Sometimes life doesn’t go as planned.
I was born and raised a member of the Church of Jesus Christ of Latter-day Saints. There are many specific beliefs associated with the Church that many people in the world disagree with, but that I cherish and feel to be true. Growing up, I had a goal to marry another member of the Church inside the temple (a sacred place where members of the Church make covenants to God at different phases of life), to be sealed to him for time and all eternity. There was never any question about how my life would go. At the right time and when I was ready, I would marry a man in the temple and we would raise our family in the Church. We would accept any callings or assignments extended to us. We would be a “power couple.” When I met my husband, I knew he checked every requirement I had set for myself to marry. He was an active member of the Church, he had served an honorable full-time mission, he was a worthy priesthood holder, and he had a strong testimony of the temple and of the gospel of Jesus Christ. We were soon sealed in the temple.
Last April, just three months shy of our two-year anniversary, my husband decided that he no longer believed the unique teachings of the Church of Jesus Christ of Latter-day Saints. He wanted “out.” While this may not seem like a big deal to people who aren’t actively religious or part of organized religion, leaders of the Church of Jesus Christ teach that marrying another active, believing member of the Church is the only way to have eternal happiness together. While I acknowledge the faults that exist within the Church, I still cherish the foundational principles of the gospel of Jesus Christ. It brings me happiness, and it works for me in my life. I did not want to leave the Church with my husband.
The words “Mixed Faith Marriage” are daunting, and it can be very discouraging if you find yourself faced with it. When my husband expressed his updated feelings about the Church, my mind raced back to the list I made as a 12-year-old about what my future spouse needed to be in order for me to be in a “successful marriage.” However, I also looked back at the last two years of being married and all the ways we have continued to fall in love with each other. I thought about how he treats me, how he treats his family and others around him, and how much we have grown together.
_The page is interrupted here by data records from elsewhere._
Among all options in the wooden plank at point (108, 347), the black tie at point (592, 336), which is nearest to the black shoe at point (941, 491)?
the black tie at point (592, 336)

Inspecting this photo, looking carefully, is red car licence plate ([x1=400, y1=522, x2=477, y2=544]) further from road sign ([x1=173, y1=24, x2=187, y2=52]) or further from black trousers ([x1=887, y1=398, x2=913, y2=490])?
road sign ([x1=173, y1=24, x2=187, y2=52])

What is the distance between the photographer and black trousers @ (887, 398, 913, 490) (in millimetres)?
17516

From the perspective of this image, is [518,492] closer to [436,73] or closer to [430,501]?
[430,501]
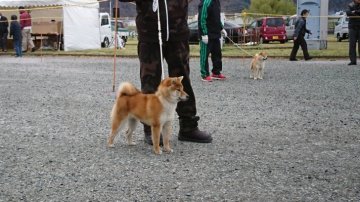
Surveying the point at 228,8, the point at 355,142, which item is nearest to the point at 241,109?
the point at 355,142

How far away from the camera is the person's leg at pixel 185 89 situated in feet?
16.6

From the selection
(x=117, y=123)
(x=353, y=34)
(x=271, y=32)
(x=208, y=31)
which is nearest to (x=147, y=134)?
(x=117, y=123)

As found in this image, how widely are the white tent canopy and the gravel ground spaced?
51.9ft

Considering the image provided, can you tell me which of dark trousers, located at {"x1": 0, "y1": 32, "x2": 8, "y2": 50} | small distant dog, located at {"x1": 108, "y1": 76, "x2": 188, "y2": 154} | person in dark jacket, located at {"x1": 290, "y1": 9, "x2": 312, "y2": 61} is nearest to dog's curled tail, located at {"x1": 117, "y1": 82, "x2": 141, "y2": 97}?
small distant dog, located at {"x1": 108, "y1": 76, "x2": 188, "y2": 154}

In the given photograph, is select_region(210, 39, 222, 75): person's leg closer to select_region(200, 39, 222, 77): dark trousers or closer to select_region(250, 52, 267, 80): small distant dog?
select_region(200, 39, 222, 77): dark trousers

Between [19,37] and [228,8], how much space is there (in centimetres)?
10349

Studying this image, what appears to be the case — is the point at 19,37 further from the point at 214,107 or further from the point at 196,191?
the point at 196,191

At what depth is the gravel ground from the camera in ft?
12.1

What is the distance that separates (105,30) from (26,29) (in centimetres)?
568

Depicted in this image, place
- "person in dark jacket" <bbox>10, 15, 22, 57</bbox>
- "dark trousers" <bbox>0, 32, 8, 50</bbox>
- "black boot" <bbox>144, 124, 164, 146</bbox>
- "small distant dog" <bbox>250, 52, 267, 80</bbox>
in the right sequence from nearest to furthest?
"black boot" <bbox>144, 124, 164, 146</bbox> → "small distant dog" <bbox>250, 52, 267, 80</bbox> → "person in dark jacket" <bbox>10, 15, 22, 57</bbox> → "dark trousers" <bbox>0, 32, 8, 50</bbox>

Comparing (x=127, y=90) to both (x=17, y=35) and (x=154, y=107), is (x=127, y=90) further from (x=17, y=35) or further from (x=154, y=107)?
(x=17, y=35)

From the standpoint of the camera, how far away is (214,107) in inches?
298

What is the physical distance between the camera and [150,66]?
199 inches

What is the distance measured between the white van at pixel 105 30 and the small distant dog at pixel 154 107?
A: 24.3m
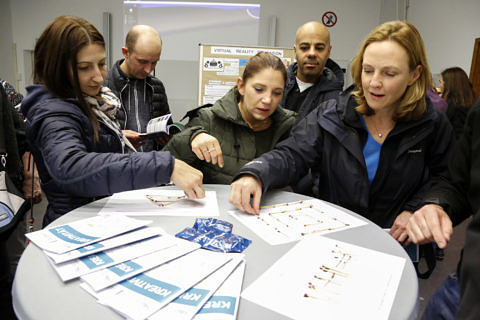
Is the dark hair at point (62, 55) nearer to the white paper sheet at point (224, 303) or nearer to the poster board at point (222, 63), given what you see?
the white paper sheet at point (224, 303)

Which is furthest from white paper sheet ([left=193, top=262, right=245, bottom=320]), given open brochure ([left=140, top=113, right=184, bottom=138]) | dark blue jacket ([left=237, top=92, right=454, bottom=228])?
open brochure ([left=140, top=113, right=184, bottom=138])

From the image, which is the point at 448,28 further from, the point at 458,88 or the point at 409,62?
the point at 409,62

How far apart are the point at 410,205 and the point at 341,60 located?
5.15 meters

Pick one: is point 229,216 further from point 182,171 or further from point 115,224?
point 115,224

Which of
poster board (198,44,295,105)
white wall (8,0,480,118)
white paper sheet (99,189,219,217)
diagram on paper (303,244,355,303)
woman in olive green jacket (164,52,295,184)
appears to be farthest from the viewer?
white wall (8,0,480,118)

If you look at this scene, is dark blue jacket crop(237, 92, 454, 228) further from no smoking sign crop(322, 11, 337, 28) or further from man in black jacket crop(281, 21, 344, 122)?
no smoking sign crop(322, 11, 337, 28)

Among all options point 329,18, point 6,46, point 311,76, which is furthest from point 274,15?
point 6,46

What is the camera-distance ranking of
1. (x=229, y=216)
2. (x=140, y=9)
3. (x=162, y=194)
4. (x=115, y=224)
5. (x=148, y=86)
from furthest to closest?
(x=140, y=9), (x=148, y=86), (x=162, y=194), (x=229, y=216), (x=115, y=224)

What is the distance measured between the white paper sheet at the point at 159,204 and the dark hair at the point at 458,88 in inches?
152

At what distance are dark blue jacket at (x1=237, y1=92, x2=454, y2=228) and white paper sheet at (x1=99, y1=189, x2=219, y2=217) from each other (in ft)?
0.69

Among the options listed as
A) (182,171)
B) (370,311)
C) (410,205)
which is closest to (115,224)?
(182,171)

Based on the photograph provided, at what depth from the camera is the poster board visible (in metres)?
4.42

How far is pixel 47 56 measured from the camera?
1.23 metres

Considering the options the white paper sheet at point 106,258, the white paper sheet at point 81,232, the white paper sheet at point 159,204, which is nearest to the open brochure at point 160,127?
the white paper sheet at point 159,204
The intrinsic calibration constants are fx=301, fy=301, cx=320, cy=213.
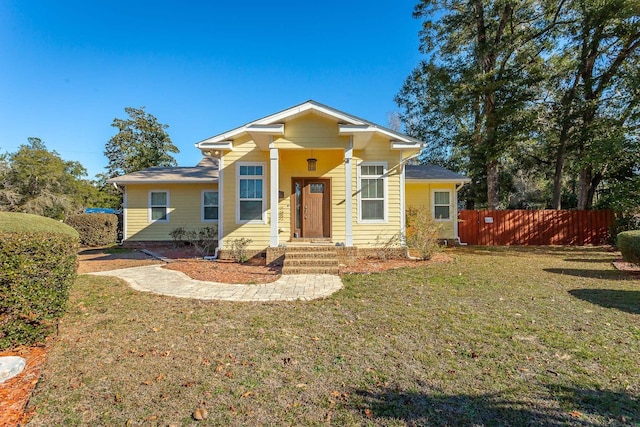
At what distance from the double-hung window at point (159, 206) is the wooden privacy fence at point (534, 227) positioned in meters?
14.6

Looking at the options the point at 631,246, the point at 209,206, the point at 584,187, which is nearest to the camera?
Result: the point at 631,246

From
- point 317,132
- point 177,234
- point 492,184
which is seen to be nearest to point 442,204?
point 492,184

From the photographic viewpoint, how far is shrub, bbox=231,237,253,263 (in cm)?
965

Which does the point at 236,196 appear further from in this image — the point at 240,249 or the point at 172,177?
the point at 172,177

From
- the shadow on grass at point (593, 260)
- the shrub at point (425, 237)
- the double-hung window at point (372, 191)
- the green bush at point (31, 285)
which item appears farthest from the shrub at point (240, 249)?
the shadow on grass at point (593, 260)

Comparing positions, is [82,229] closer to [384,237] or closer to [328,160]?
[328,160]

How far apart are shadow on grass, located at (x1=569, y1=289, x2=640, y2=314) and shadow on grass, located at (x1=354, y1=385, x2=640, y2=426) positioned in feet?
10.8

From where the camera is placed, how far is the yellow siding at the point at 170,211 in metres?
14.5

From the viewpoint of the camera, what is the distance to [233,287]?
251 inches

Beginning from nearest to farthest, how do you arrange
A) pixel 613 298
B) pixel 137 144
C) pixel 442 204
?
pixel 613 298, pixel 442 204, pixel 137 144

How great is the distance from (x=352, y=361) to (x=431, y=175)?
1278 cm

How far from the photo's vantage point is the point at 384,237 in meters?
9.96

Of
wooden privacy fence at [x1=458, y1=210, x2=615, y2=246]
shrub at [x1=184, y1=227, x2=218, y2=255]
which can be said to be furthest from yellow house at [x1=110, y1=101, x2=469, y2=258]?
wooden privacy fence at [x1=458, y1=210, x2=615, y2=246]

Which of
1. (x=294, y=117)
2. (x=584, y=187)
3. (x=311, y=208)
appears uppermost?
(x=294, y=117)
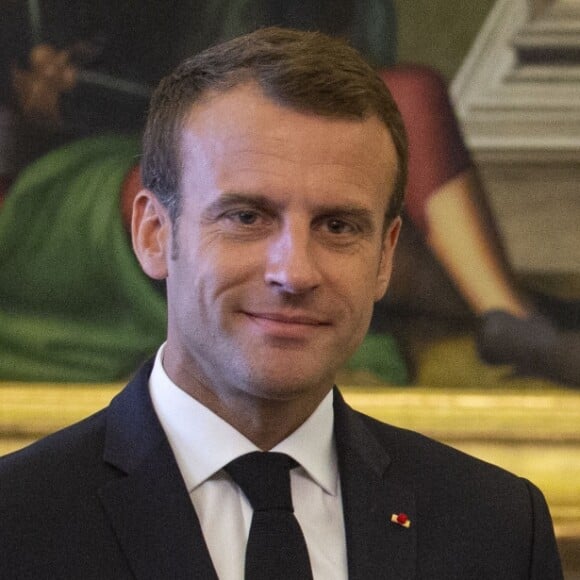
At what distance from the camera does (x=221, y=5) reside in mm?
3447

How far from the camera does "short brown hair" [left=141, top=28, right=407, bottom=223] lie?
201 cm

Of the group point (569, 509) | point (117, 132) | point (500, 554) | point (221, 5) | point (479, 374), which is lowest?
point (569, 509)

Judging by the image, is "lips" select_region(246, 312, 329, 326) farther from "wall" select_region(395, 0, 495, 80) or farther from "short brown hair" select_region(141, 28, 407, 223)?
"wall" select_region(395, 0, 495, 80)

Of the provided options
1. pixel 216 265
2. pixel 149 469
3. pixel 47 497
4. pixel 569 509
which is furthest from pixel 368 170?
pixel 569 509

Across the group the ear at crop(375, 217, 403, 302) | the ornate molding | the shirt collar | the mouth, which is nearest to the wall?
the ornate molding

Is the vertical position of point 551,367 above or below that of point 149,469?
below

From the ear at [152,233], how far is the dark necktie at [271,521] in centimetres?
37

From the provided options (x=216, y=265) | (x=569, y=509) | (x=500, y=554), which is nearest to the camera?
→ (x=216, y=265)

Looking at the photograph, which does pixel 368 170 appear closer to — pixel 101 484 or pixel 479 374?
pixel 101 484

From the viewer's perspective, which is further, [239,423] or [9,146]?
[9,146]

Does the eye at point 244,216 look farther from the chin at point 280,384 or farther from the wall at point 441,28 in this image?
the wall at point 441,28

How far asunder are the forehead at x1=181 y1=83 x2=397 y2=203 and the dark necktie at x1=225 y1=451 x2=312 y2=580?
48cm

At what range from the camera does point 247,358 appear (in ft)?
6.41

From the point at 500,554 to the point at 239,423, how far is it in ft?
1.85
It has been six months since this change. His beliefs continue to fluctuate as he navigates this faith transition, and I try my best to give him the space to freely explore where he stands with his faith and his position in (or out) of the Church without feeling any outside pressure from me. These six months have been scary, but they have also been extremely eye-opening in ways we didn’t expect. Our emotional intimacy has substantially increased as we have opened up about topics that we have never had to discuss in so much depth before. Our communication with one another has developed into a dimension that we didn’t even knew we were lacking in. Our love for each other has matured in a way that gives us greater perspective and outlook on our marriage. And I have come to learn a few things:
- We can be happy in a mixed faith marriage, and we refuse to let anybody tell us otherwise.
- I will not accept any pity-filled eyes in my direction. There is absolutely no reason to feel sorry for me being married to a man with different beliefs, and who is following the path he needs to follow to be true to himself.
- God still loves us both equally, and is not mad at my husband for his changed beliefs. In fact, his relationship with God has grown through this transition.
- Most of the qualities we both cherish that drew us together when we got married (God, family, service, kindness, acceptance, authenticity, gratitude, etc.) are still the same with or without organized religion.
- I do not have to pick between my husband and my position in the Church. I can, and will, have both.
Growing up, I always wanted to be a “power couple” with my future spouse, but I was wrong about the prerequisites for that to happen. Now, in a mixed-faith marriage, I know that we are more of a power couple than many active couples in the Church, because of our respect for our personal agency and individual life journeys.
The world needs more mixed-faith power couples. My husband and I are still on this journey together and we are far from perfect, but we are learning every day from each other and from other couples in this journey with us.
One Response
I love this story ❤, its full of love and tolerance. It’s about giving each other space and true care and grow together. Your children will benefit from how you handled this shift, and so will all of us hearing your story.